Failure to Identify and Address Unalarmed Exit Doors Leading to Resident Elopement
Penalty
Summary
The facility failed to conduct a thorough investigation after a resident exited the building through doors that were not equipped with a wander guard alarm system. The resident was able to leave the property, access a public road, and travel 0.2 miles on foot without staff supervision.

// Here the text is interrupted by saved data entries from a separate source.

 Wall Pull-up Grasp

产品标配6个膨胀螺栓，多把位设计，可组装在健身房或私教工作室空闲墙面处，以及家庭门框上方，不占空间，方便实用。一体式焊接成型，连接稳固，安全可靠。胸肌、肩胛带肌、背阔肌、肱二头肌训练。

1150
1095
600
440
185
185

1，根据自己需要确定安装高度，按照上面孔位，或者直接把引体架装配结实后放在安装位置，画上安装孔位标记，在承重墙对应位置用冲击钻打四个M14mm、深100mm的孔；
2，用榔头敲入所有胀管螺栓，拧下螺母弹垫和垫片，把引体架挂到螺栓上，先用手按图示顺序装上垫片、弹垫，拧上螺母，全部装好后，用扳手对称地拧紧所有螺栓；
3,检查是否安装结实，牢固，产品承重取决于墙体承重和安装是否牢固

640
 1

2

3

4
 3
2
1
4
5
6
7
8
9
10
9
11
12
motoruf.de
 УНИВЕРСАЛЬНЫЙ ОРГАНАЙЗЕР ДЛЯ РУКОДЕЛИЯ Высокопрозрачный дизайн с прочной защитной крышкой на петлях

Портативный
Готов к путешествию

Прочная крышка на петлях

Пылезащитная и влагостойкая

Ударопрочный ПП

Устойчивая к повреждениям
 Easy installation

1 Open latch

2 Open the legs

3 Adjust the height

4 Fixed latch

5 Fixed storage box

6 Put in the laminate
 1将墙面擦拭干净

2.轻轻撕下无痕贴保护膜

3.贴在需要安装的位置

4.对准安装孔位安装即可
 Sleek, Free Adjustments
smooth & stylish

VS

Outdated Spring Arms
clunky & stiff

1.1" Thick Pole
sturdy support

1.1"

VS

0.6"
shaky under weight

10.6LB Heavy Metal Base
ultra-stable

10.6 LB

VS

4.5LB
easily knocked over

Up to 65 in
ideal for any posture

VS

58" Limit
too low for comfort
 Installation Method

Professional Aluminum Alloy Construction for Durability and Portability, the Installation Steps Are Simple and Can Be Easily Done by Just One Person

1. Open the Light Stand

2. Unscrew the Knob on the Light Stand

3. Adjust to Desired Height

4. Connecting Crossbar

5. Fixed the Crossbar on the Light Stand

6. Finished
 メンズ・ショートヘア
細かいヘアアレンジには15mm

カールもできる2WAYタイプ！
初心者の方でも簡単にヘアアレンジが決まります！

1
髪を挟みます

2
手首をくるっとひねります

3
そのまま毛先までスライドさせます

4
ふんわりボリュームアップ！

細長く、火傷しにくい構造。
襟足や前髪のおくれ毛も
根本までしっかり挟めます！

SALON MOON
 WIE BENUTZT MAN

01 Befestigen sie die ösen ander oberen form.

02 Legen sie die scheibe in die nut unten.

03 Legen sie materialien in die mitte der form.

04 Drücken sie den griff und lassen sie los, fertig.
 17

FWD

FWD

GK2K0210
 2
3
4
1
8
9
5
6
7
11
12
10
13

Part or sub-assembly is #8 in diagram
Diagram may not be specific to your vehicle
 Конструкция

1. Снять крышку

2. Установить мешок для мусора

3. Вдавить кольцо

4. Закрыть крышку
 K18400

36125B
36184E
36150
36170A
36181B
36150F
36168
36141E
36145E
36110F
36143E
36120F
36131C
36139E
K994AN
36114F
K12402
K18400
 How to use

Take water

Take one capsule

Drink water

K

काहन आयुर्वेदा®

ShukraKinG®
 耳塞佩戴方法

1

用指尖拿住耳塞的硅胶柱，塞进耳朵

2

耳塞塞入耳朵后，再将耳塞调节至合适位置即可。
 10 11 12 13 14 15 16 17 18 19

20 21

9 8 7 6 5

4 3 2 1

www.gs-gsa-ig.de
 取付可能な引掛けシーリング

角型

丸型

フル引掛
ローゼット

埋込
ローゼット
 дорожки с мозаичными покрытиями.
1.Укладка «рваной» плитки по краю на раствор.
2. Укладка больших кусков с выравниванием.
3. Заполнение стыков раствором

The facility's report indicated that while the emergency egress door at the end of the hall was alarmed and staff responded to the alarm, they did not see any residents outside and subsequently contacted local law enforcement. The resident was later found and returned to the facility by police. The investigation did not address the fact that the first set of exit doors, which the resident used to leave, were not equipped with a wander guard alarm system, allowing the resident to reach the emergency egress doors and exit the facility. Interviews revealed that the interdisciplinary team (IDT) reviewed the incident, but the lack of a progress note summary in the resident's medical record was noted. Staff confirmed that certain doors in the facility, including those on the sapphire and crossroads units, were not alarmed with a wander guard system and that this was not identified as the root cause of the elopement. The rationale provided was that the second set of doors, which were emergency egress doors, were alarmed and would alert staff if a resident exited. However, the absence of alarms on the first set of doors was not addressed as a contributing factor to the resident's ability to elope.